It seems there is a lot of buzz about Representational State Transfer (REST) in blogs recently. First there was a post by Damien Katz, which got a response by Dare Obasanjo that I would like to mention first. He pointed out that REST was coined by Roy Fielding who was one of the HTTP 1.1 specification authors. SOAP on the other hand came from the Microsoft camp with people like Don Box. SOAP was then pushed by the W3C. It was of interest so that people could package old enterprise techniques such as COBRA into new buzzwords.

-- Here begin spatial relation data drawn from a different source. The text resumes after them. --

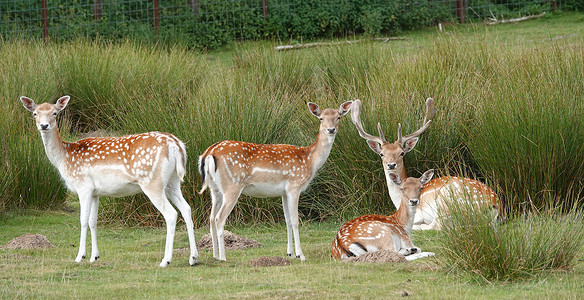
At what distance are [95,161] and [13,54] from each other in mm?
7470

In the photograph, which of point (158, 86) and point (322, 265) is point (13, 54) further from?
point (322, 265)

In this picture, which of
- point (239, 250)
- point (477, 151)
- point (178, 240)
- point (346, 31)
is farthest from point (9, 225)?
point (346, 31)

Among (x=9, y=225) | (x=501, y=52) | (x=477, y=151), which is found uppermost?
(x=501, y=52)

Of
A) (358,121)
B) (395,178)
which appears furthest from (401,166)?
(395,178)

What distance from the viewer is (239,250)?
8539 mm

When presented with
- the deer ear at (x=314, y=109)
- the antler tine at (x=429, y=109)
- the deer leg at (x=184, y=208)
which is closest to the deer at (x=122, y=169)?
the deer leg at (x=184, y=208)

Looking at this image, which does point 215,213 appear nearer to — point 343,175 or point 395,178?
point 395,178

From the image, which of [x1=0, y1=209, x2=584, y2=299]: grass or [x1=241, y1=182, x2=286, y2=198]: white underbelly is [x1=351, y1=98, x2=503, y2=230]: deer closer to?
[x1=0, y1=209, x2=584, y2=299]: grass

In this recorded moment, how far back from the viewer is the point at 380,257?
7.58 meters

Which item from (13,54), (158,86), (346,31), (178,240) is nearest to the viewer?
(178,240)

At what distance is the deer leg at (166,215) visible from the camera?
7527 mm

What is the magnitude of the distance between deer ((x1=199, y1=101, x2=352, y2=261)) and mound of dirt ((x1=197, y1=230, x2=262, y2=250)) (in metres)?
0.49

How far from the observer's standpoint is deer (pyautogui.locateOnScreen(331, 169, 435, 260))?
25.7 feet

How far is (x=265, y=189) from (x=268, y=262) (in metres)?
0.86
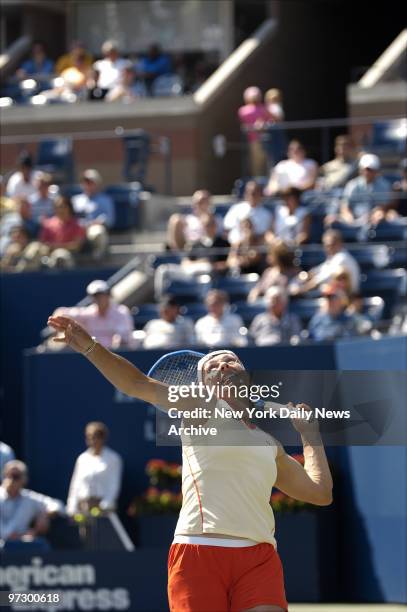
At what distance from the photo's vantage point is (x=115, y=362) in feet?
20.2

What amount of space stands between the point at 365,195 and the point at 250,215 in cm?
113

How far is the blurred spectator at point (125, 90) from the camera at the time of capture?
2136cm

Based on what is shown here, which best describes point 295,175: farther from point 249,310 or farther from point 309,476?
point 309,476

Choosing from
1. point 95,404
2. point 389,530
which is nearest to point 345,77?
point 95,404

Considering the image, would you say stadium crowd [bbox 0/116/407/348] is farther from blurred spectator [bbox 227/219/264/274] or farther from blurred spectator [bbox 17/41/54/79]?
blurred spectator [bbox 17/41/54/79]

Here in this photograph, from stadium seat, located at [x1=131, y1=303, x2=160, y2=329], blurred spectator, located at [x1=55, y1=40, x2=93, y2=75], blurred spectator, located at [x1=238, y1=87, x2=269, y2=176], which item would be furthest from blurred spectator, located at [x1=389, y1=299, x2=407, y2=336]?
blurred spectator, located at [x1=55, y1=40, x2=93, y2=75]

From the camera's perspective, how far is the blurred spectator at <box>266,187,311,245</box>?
609 inches

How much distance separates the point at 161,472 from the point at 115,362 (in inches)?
298

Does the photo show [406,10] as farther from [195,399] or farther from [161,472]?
[195,399]

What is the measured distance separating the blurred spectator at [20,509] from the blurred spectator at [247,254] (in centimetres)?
320

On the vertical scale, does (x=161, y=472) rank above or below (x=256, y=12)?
below

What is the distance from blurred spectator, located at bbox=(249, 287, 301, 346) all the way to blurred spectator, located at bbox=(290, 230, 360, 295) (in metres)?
0.50

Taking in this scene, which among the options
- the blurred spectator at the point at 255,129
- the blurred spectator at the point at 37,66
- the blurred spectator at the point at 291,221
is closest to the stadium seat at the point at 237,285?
the blurred spectator at the point at 291,221

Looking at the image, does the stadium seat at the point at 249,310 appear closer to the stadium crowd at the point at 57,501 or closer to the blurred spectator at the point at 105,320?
the blurred spectator at the point at 105,320
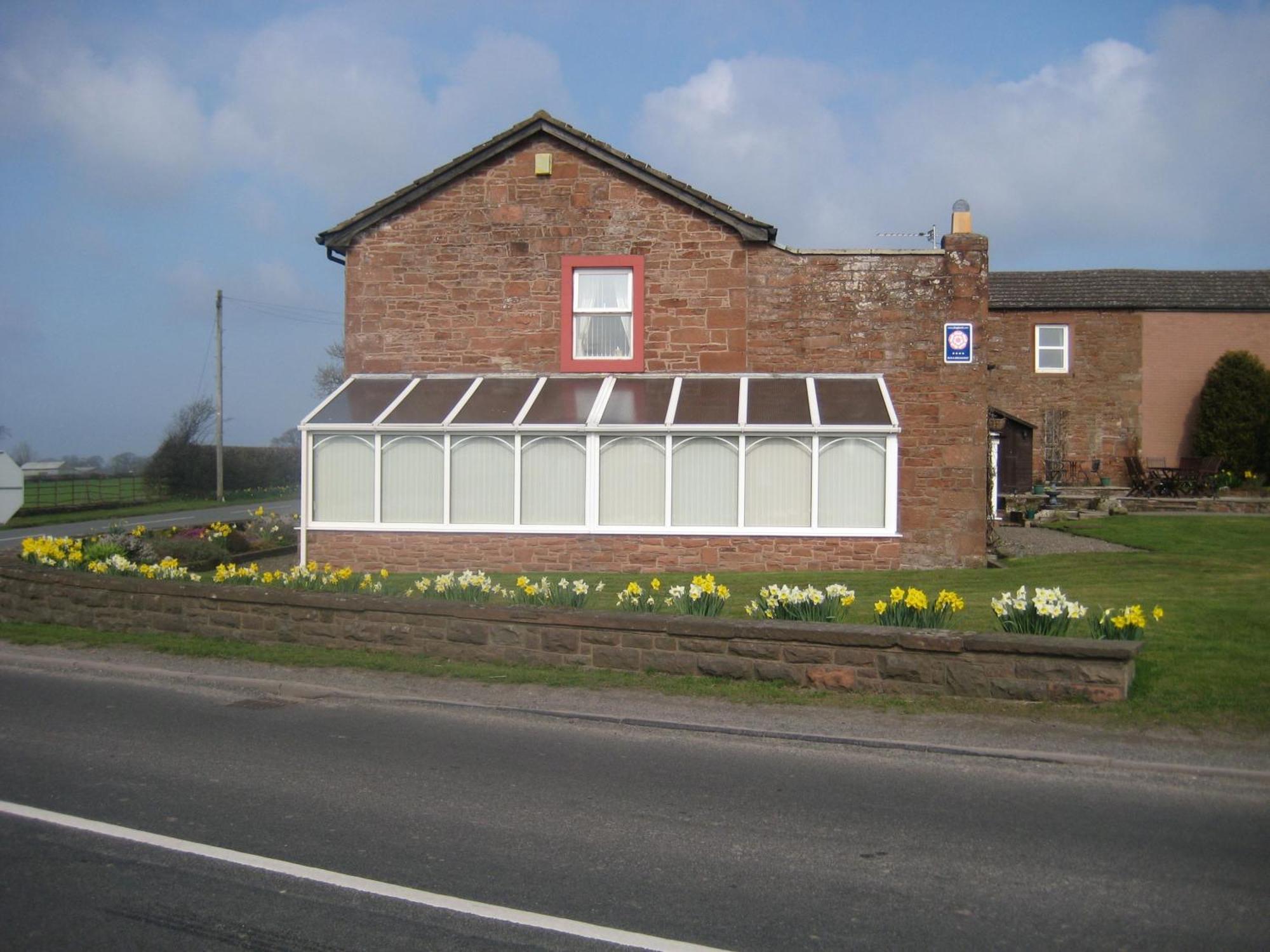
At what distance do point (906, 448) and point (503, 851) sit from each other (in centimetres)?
1500

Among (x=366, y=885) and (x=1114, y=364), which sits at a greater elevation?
(x=1114, y=364)

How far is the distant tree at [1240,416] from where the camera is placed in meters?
32.2

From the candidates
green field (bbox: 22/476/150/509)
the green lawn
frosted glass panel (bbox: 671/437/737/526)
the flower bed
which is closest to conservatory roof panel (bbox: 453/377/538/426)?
frosted glass panel (bbox: 671/437/737/526)

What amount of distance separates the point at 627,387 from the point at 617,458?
1.72 meters

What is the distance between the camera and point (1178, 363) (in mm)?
33750

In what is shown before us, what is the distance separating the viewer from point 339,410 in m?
20.6

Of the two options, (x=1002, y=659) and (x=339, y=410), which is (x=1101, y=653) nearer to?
(x=1002, y=659)

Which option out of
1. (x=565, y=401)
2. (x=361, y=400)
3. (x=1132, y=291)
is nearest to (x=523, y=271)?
(x=565, y=401)

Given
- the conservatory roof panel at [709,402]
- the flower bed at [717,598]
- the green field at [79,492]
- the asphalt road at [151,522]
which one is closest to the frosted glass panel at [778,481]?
the conservatory roof panel at [709,402]

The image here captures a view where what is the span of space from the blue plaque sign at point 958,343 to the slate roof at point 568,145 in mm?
3634

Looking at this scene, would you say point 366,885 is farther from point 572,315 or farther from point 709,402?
point 572,315

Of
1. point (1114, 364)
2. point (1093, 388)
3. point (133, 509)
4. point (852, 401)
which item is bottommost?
point (133, 509)

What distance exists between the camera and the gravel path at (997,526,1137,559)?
20578 millimetres

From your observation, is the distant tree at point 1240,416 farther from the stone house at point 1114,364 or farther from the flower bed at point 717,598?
the flower bed at point 717,598
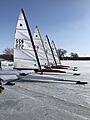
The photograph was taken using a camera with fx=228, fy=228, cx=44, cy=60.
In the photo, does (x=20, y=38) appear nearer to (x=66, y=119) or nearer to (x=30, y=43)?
(x=30, y=43)

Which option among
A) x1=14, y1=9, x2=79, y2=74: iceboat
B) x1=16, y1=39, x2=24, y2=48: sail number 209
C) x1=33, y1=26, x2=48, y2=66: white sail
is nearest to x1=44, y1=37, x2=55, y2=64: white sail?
x1=33, y1=26, x2=48, y2=66: white sail

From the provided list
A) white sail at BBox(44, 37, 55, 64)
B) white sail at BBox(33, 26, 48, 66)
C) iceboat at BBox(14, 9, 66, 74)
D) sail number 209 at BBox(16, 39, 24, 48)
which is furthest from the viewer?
white sail at BBox(44, 37, 55, 64)

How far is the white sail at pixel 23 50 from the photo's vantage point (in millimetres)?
16062

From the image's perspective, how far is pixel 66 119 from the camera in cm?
470

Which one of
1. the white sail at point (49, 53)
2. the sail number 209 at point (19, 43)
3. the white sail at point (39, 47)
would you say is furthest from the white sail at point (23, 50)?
the white sail at point (49, 53)

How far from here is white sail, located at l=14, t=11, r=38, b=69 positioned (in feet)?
52.7

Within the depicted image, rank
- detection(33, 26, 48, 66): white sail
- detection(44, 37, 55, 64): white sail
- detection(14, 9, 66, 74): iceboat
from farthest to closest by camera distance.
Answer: detection(44, 37, 55, 64): white sail
detection(33, 26, 48, 66): white sail
detection(14, 9, 66, 74): iceboat

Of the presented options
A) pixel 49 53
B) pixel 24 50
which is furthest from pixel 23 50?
pixel 49 53

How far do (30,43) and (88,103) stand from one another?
1075 centimetres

Obasanjo continued that REST is specifically for the client server architecture. The statelessness feature of REST contributes to increased scalability and reliability. REST is a characteristic of the web. A resource is anything that can be named on the web. Regarding PUT and POST, PUT is idempotent. POST is not idempotent. In other words, you can PUT many times, and the outcome is the same. This is not true with POST. I liked the phrase that “session state is evil”. That does not mean that this architectural outlook is correct. In addition, Obasanjo lobbied for developers to not fight against the web.

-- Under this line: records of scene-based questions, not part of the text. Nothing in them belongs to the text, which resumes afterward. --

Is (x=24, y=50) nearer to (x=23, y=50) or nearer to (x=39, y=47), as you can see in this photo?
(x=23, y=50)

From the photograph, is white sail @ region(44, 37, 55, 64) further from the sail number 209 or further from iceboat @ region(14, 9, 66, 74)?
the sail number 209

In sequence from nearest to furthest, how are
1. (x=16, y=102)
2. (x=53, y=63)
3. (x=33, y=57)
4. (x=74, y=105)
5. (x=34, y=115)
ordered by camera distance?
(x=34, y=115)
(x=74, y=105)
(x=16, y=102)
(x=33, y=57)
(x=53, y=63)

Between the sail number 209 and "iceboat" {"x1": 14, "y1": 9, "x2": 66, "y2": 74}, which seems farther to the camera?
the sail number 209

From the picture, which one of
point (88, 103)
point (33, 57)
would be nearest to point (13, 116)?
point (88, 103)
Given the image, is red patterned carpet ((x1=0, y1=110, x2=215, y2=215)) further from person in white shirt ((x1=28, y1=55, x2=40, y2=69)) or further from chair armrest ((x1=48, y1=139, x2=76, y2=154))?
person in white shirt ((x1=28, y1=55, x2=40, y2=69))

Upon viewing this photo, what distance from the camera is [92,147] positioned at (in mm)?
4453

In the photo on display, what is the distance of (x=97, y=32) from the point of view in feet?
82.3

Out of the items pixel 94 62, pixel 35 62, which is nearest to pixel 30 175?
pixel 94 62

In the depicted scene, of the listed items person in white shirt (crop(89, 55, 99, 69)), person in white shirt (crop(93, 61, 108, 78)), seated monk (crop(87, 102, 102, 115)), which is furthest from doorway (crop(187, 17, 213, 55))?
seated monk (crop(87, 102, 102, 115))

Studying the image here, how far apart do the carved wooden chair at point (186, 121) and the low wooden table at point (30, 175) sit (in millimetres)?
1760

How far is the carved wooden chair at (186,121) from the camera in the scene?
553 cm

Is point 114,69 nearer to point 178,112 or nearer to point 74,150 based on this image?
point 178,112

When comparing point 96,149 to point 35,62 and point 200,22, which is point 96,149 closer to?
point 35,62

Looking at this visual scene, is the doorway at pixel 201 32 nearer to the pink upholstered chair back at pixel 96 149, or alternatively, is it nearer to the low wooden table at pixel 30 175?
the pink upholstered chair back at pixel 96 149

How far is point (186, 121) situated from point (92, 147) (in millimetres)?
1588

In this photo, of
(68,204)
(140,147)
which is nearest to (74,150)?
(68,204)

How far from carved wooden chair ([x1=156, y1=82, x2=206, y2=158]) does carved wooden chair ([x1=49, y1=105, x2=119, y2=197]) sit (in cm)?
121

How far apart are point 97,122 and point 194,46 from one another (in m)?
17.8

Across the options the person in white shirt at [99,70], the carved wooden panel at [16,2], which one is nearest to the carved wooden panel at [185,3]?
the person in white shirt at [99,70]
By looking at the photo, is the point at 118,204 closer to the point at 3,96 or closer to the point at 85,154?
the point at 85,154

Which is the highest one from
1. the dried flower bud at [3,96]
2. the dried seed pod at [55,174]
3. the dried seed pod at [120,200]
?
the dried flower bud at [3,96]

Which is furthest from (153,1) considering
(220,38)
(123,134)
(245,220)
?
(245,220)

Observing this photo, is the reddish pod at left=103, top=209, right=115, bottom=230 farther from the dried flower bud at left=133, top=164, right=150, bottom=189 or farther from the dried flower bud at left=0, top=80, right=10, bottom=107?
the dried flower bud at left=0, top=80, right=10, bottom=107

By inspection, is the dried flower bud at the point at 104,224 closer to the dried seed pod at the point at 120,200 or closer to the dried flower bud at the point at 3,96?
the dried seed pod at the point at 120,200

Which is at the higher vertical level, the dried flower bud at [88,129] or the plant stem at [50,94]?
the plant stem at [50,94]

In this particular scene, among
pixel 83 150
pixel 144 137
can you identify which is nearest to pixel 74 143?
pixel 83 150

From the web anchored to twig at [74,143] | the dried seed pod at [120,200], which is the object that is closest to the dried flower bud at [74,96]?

In the same regard, I read a REST Questions blog post. The most interesting part of it were the comments from readers. REST says that application state is not supposed to be kept by the server. It is acceptable and desired for the client to keep application state. REST is not necessarily good at communicating errors back to the client. There is definitely a lack of good tools out there for REST. PUT and DELETE are not supported in browsers, causing a limitation to REST.
More REST Questions comments included one that the envelope/wrapper idea from SOAP is not a bad one. However making the envelope be in XML format is the problem. REST may indeed be simple to understand at a high level. However that does not mean it is easy to implement. There is still some confusion out there as to what REST is exactly. For example there is no REST RFC.
I expect the discussion to continue since REST is still one of those hot buzz words. We shall see what technology wins when all the dust settles. Last year I recall SOA being the buzzword of choice. And before that it was Ajax. Time will tell.